Large memory consumption issue with "Table to Spark" node

JaeHwanChoi · October 26, 2023, 2:43pm

Hello KNIME Support.

I have a question about memory issues with Spark to Table nodes.

I am using Spark via Livy in my current project. I want to take 10 million parquet data and convert it to Table to Spark, then Spark to Table again and convert it to csv.

However, even if I set both Spark Driver and Executor in Livy to sufficient memory (100 / 120), I get the following error message Out of memory.

The example WF above was created for a simple error, and in reality, there are many preprocessing and analyzing nodes in between, including Pyspark Script.

The answer I’d like to hear is, does the original Table to Spark consume a ton of memory, and what method should I use to transform it within the given memory?

I need to export to CSV unconditionally. There is no other option, any help would be appreciated.

sascha.wolke · October 26, 2023, 2:53pm

Hi @JaeHwanChoi,

The Spark to Table nodes should not be used to exchange large amounts of data.
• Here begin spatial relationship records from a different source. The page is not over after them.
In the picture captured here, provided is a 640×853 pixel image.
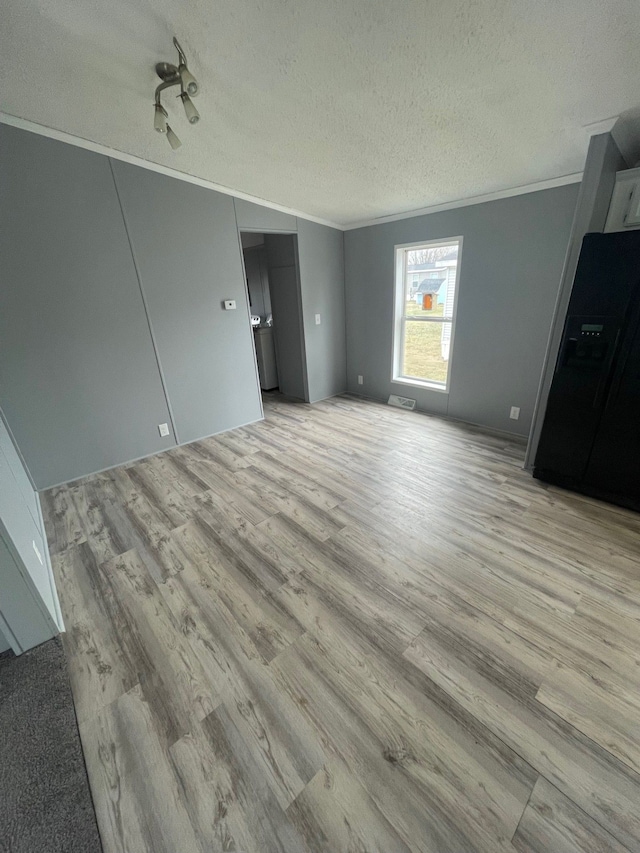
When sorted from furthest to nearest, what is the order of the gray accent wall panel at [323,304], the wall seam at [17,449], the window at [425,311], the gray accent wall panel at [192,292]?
the gray accent wall panel at [323,304]
the window at [425,311]
the gray accent wall panel at [192,292]
the wall seam at [17,449]

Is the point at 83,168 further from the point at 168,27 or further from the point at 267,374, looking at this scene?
the point at 267,374

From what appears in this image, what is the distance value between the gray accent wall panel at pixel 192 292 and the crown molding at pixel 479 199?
6.00 feet

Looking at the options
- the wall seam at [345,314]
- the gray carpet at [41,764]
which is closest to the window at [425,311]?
the wall seam at [345,314]

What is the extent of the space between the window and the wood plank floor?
1970 mm

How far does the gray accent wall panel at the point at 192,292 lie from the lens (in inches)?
107

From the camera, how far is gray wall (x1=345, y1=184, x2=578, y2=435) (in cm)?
277

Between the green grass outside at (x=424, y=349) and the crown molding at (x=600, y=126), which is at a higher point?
the crown molding at (x=600, y=126)

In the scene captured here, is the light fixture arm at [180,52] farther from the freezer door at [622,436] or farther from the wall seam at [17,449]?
the freezer door at [622,436]

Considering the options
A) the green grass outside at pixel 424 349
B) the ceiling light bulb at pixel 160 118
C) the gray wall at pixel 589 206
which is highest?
the ceiling light bulb at pixel 160 118

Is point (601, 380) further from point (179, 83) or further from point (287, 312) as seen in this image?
point (287, 312)

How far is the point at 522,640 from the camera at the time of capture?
1.40m

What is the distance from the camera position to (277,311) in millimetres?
4559

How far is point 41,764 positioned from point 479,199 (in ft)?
15.2

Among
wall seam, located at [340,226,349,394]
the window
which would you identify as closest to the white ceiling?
the window
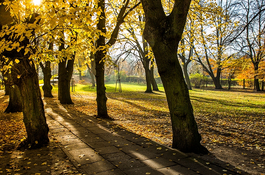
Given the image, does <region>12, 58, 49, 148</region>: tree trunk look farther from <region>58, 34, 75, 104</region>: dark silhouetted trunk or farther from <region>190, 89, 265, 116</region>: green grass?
<region>190, 89, 265, 116</region>: green grass

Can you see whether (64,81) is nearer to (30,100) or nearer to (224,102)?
(30,100)

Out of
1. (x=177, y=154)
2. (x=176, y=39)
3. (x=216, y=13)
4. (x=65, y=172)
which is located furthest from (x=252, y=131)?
(x=65, y=172)

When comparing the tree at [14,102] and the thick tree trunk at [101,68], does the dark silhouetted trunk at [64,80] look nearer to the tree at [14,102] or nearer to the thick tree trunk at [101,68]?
the tree at [14,102]

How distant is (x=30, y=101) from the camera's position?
4559mm

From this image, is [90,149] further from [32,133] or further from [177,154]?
[177,154]

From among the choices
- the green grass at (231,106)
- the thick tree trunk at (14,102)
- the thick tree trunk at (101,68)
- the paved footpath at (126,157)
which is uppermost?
the thick tree trunk at (101,68)

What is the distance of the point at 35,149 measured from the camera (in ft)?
14.6

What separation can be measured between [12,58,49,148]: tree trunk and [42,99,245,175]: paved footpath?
62cm

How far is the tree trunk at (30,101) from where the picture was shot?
14.8 ft

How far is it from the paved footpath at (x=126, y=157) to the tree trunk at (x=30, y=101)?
24.6 inches

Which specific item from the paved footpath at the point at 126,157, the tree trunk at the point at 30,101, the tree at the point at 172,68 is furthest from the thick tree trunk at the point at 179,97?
the tree trunk at the point at 30,101

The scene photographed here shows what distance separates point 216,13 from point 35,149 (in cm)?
936

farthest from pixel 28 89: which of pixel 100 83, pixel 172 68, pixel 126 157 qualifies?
pixel 100 83

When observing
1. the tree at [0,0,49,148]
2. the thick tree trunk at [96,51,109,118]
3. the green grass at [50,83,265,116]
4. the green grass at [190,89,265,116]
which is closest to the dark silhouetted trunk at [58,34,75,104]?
the thick tree trunk at [96,51,109,118]
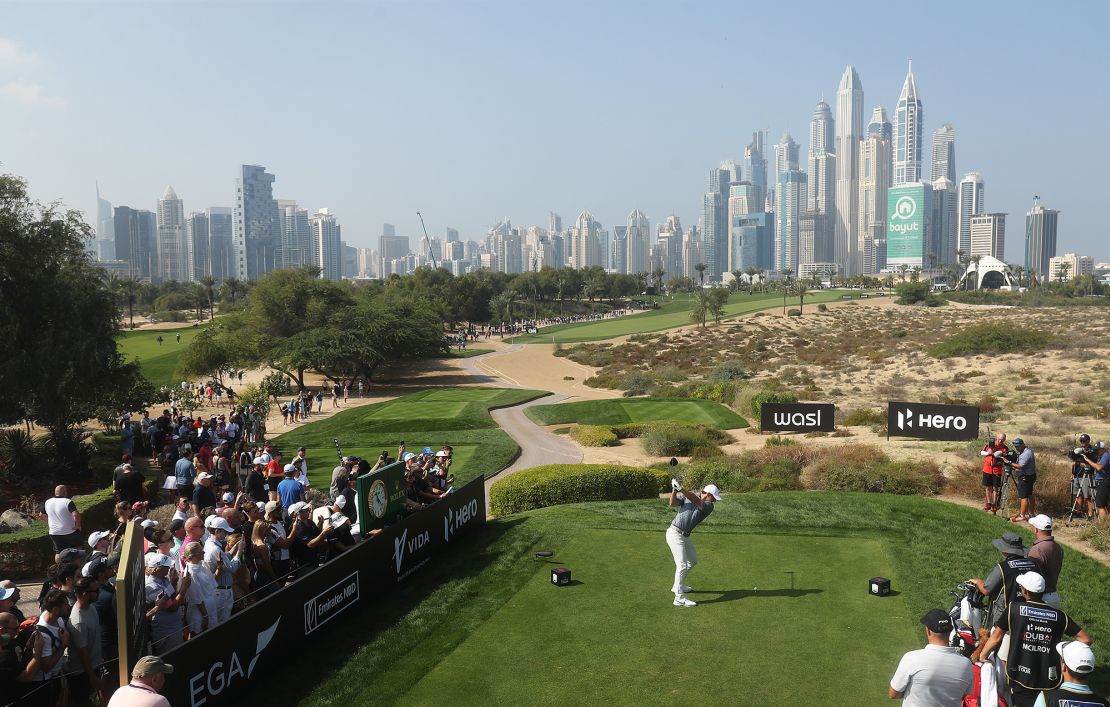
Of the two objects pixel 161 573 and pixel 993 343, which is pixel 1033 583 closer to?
pixel 161 573

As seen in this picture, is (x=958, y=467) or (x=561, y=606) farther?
(x=958, y=467)

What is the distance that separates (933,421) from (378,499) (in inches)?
812

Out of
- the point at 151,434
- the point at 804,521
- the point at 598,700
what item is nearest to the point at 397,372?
the point at 151,434

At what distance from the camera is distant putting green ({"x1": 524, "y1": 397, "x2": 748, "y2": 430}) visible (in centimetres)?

You can use the Spark to CSV node to write the CSV inside the cluster or e.g. the Spark to Parquet node. You can read the parquet file then into KNIME, but I guess you like to use the Spark nodes to process your data in the cluster and only return aggregated data.

Cheers,
Sascha

system · January 24, 2024, 2:54pm

This topic was automatically closed 90 days after the last reply. New replies are no longer allowed.